Amy, based in the family court in Coventry and Warwickshire, tells us why she became a family magistrate.
What is your background?
I am a mother of four children aged 9 to 16. Before having my children, I worked in higher education administration but the journey to having my first child sparked my interested and passion for supporting parents. In 2007 I started training to be an antenatal teacher with the NCT, qualifying in 2010 and this is a role I still work in. Since 2015 I have been studying for my PhD in the field of childbirth related psychological trauma.
What made you decide to become a family court magistrate?
My interest started when I heard a news report about there being a shortage of magistrates and that they were looking for new recruits. I knew very little about who could be a magistrate and what it entailed so I did some reading online and that is when I realised the different roles for crime and family.
As I am passionate about supporting families and enabling healthy relationships, the family court seemed like a good fit for me. I liked the idea of being able to work as a team with fellow magistrates and the legal advisor to protect and support children.
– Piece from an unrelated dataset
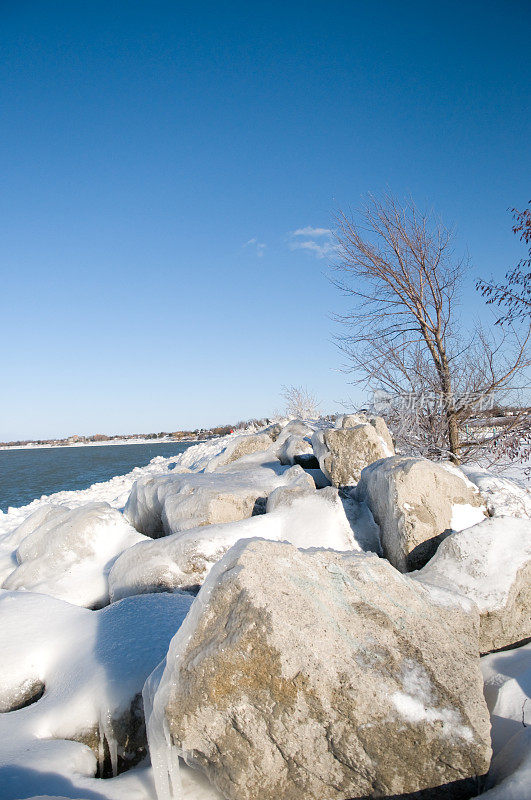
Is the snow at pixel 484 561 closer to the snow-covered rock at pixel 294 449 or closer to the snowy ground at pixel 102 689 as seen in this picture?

What is a typical day/hearing like?
On arrival at court, first things first, you make a cup of coffee and then settle down to read the ‘bundles’. These are all electronic cases that you will hear in that sitting, with all relevant files brought together and shared with you by the legal advisor. For each case you go into the court room and hear what the applicant and respondent (or their legal representative) have to say on the application that they are making.
As a family magistrate, you can ask questions to the applicant and respondent (this is normally done through a chair) to ensure that you have all the information you need to decide on the application. The magistrates then retire, leave the court room, so they can privately discuss what they have read and heard to reach a decision. The legal advisor can offer support in what options are available to the magistrates when reaching a conclusion. The magistrates then return to court to deliver their decision to the clients.
What advice would you give to someone considering becoming a family court magistrate?
If you are looking for a new challenge and you are interested in protecting children and supporting families then go for it! Everyone on my journey have been so supportive and kind and I have learnt so much, it’s been a positive experience for me.